Steve Drake, Head of PwC’s Capital Markets business in the Middle East region said:

“With the exception of Saudi Arabia, IPO activity on regional stock exchanges in the first quarter continues to be subdued. We continue to see regional interest for equity rising but this interest is not yet manifestin­g itself into fresh equity being raised on the regional markets. In part this is due to certain regional markets remaining depressed and in others the regulatory process taking longer for companies coming to market. We are hopeful that 2013 will see an increase in activity over levels seen in recent years but it is unlikely to reach levels we saw pre-crisis in 2007 and 2008.”

In Europe, a surge in floats of private equity-backed companies during March 2013 may be the first signs of a recovery in the European IPO markets. The European IPO activity for the quarter rose by 40% from $2.9 billion to $4.1 billion. This increase was driven by LEG Immobilien raising $1.5 billion on the Deutsche Börse being the largest IPO of the year so far and a number of floats of domestic and PE-backed companies in London. Additional­ly, aftermarke­t performanc­e from the top IPOs has also been positive, with the majority of the top IPOs either improving on or holding the offer price after IPO.

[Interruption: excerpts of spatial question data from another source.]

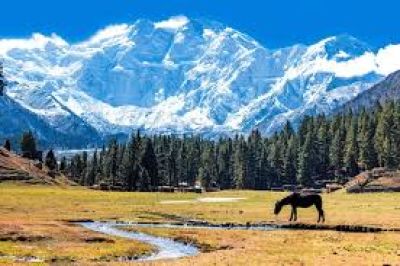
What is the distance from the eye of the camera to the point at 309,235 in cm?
6228

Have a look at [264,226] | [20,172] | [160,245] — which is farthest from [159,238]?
[20,172]

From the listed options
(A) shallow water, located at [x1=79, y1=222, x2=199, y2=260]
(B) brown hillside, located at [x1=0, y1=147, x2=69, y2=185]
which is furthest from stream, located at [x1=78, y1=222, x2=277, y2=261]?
(B) brown hillside, located at [x1=0, y1=147, x2=69, y2=185]

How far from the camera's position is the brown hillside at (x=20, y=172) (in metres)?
166

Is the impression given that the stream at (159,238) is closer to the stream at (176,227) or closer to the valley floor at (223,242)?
the stream at (176,227)

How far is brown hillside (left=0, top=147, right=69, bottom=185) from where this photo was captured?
166 metres

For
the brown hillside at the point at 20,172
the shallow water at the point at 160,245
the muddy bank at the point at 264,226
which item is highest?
the brown hillside at the point at 20,172

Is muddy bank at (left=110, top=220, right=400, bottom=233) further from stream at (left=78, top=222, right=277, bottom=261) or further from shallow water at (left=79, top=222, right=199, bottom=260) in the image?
shallow water at (left=79, top=222, right=199, bottom=260)

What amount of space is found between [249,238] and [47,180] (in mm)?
125695

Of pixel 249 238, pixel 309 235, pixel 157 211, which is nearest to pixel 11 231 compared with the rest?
pixel 249 238

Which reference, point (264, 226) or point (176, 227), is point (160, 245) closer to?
point (176, 227)

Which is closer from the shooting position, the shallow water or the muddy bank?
the shallow water

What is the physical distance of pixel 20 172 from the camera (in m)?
172

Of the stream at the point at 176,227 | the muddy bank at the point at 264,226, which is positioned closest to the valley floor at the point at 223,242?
the stream at the point at 176,227

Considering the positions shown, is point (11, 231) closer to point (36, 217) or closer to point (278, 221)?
point (36, 217)
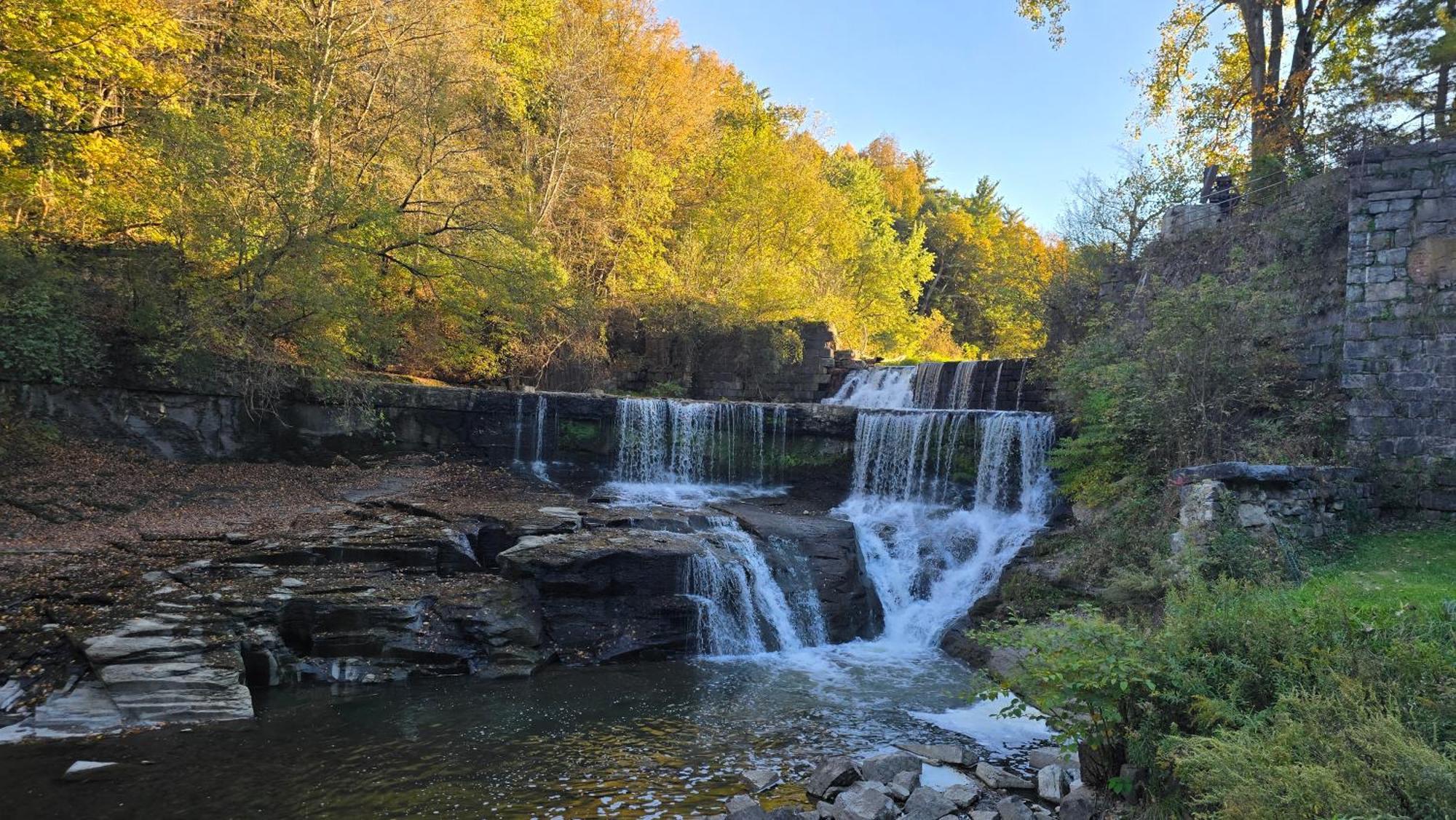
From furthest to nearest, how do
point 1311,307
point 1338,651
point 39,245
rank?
point 39,245 → point 1311,307 → point 1338,651

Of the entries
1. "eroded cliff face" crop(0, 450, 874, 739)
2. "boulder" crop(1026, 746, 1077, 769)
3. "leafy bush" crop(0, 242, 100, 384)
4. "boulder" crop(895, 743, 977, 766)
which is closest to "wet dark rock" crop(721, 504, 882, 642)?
"eroded cliff face" crop(0, 450, 874, 739)

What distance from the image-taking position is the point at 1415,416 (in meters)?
8.41

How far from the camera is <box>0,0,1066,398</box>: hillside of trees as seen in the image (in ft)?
34.2

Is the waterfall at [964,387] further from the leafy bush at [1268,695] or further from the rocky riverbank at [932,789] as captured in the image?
the rocky riverbank at [932,789]

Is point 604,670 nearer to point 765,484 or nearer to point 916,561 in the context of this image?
point 916,561

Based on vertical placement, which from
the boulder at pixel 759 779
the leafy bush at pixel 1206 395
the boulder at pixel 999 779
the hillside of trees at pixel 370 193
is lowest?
the boulder at pixel 759 779

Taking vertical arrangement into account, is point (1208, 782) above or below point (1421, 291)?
below

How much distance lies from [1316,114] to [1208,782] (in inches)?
483

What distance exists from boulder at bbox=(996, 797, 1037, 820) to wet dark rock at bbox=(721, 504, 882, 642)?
4.71 m

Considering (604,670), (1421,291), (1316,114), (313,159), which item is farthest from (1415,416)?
(313,159)

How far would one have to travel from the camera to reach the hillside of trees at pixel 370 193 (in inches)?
410

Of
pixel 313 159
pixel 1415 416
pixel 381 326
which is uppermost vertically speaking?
pixel 313 159

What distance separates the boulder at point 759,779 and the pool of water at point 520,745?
9cm

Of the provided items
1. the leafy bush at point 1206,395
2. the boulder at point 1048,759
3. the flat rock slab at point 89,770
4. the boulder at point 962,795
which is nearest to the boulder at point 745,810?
the boulder at point 962,795
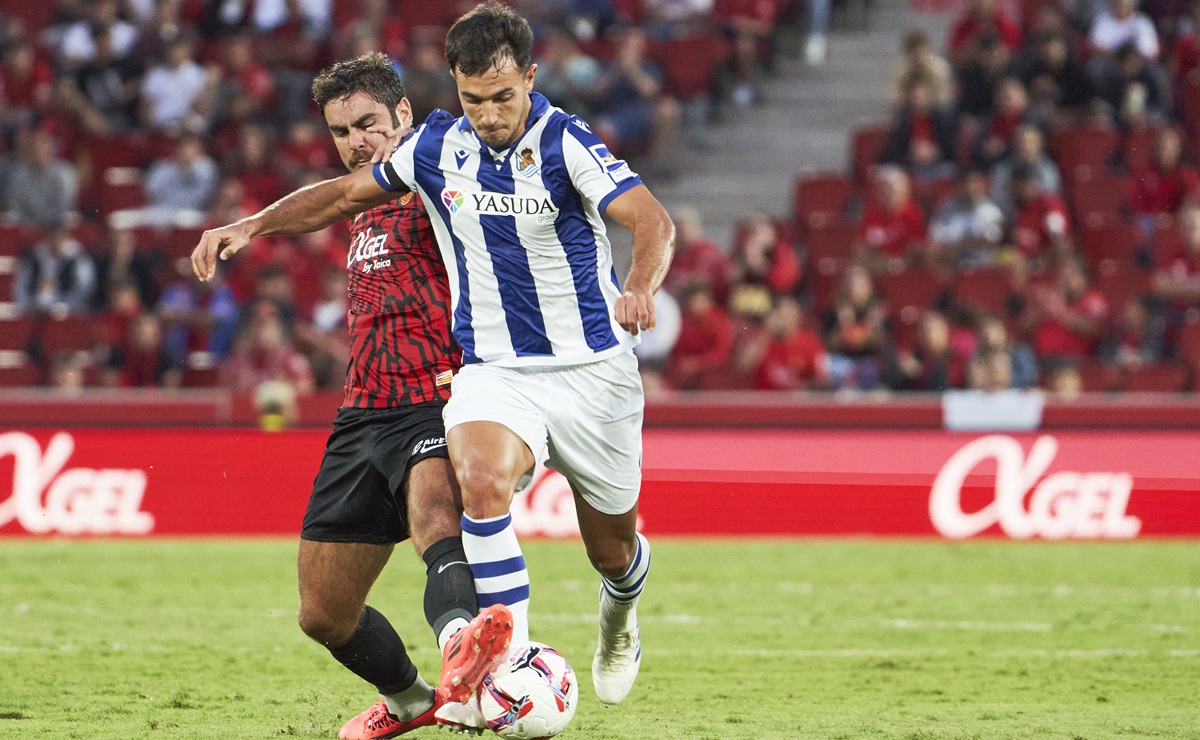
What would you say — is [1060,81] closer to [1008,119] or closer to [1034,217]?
[1008,119]

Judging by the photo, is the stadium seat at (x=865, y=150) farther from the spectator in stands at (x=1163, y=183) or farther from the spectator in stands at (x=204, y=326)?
the spectator in stands at (x=204, y=326)

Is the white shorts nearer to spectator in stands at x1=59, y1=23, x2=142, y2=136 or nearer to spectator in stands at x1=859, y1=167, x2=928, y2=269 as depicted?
spectator in stands at x1=859, y1=167, x2=928, y2=269

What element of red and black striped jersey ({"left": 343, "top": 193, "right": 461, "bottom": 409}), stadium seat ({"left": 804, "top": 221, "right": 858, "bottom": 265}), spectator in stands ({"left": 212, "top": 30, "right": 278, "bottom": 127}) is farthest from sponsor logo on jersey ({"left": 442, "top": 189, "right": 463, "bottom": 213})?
spectator in stands ({"left": 212, "top": 30, "right": 278, "bottom": 127})

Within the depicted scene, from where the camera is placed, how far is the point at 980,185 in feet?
49.7

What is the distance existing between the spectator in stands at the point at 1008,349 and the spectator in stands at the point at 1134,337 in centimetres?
68

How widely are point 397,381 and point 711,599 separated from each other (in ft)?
15.0

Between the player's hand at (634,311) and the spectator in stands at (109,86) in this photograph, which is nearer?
the player's hand at (634,311)

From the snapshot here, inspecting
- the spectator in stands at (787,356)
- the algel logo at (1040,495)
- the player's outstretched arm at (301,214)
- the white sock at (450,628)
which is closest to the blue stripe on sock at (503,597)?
the white sock at (450,628)

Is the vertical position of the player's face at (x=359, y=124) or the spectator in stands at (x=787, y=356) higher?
the player's face at (x=359, y=124)

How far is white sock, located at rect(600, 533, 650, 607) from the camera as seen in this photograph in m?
6.27

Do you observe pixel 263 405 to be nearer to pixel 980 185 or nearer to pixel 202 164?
pixel 202 164

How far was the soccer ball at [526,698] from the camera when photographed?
485 centimetres

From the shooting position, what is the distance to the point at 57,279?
53.6ft

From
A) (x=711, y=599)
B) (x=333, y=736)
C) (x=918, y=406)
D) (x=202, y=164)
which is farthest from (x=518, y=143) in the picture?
(x=202, y=164)
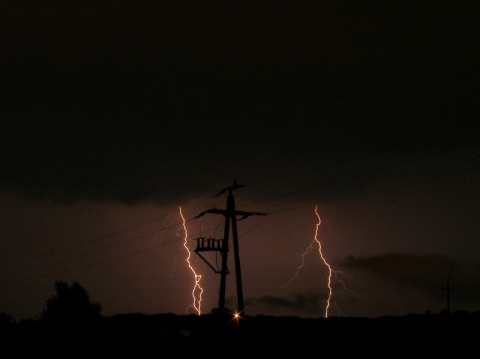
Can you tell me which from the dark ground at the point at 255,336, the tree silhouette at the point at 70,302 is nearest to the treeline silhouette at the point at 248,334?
the dark ground at the point at 255,336

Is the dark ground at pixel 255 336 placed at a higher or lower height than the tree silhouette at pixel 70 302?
lower

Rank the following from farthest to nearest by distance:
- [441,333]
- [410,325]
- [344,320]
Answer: [344,320]
[410,325]
[441,333]

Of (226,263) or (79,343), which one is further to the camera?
(226,263)

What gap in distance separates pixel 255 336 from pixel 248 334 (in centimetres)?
111

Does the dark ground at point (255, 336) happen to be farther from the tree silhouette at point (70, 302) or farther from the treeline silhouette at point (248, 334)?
the tree silhouette at point (70, 302)

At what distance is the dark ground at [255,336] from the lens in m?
18.2

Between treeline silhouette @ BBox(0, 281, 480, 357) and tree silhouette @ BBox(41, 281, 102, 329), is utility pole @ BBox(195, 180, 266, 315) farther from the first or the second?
tree silhouette @ BBox(41, 281, 102, 329)

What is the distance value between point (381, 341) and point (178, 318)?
45.8 feet

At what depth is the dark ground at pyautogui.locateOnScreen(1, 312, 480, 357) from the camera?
18.2 metres

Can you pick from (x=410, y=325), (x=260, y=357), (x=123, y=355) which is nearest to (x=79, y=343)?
(x=123, y=355)

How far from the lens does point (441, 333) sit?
60.4 ft

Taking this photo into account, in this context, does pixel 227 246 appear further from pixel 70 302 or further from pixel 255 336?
pixel 70 302

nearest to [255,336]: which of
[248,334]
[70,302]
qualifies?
[248,334]

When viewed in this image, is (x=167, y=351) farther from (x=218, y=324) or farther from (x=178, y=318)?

The GCC bond market delivered healthy returns during Q1 2013, with positive performanc­es across the major asset classes. Kuwait dominated the sovereign bond market, with the Kuwaiti Central Bank issuing $5.6 billion of bonds comprising treasury bills and long-term government bonds. In Q1 2013, corporate bond issuances were largely concentrat­ed in the banking sector with UAE based Abu Dhabi Commercial Bank and Emirates National Bank of Dubai raising $1.5 billion and $750 million, respective­ly. Other notable issuances included Ooredoo (previously known as Qatar Telecom) and Emirates Airline which raised $1 billion and $750 million during the first quarter.

The sukuk market in the GCC continued the upward trajectory in Q1 2013, reinforcin­g growing demand for Islamic debt instrument­s in the region. The growth was primarily driven by the UAE, which saw some big-ticket corporate sukuk issuances during this quarter with the likes of DEWA, Emirates Airlines and Dubai Islamic Bank, each issuing sukuks worth $1 billion. The hybrid perpetual sukuk issuance by Dubai Islamic Bank was similar in structure to that issued by Abu Dhabi Islamic Bank at the end of last year, indicating the growing popularity of raising Tier 1 debt capital through public sale in the GCC. Sovereign sukuk issuances were led by the UAE in the first quarter, the most prominent being the Government of Dubai 10 year $750 million sukuk issued in January 2013. Steve Drake said: “The debt markets in the GCC grew in line with their historical trend backed by strong market appetite and sustained funding needs. The Saudi debt market was largely sedated during the first quarter of this year, however, this is expected to change with a number of issuances mainly in the project finance/ constructi­on sector currently in the pipeline.”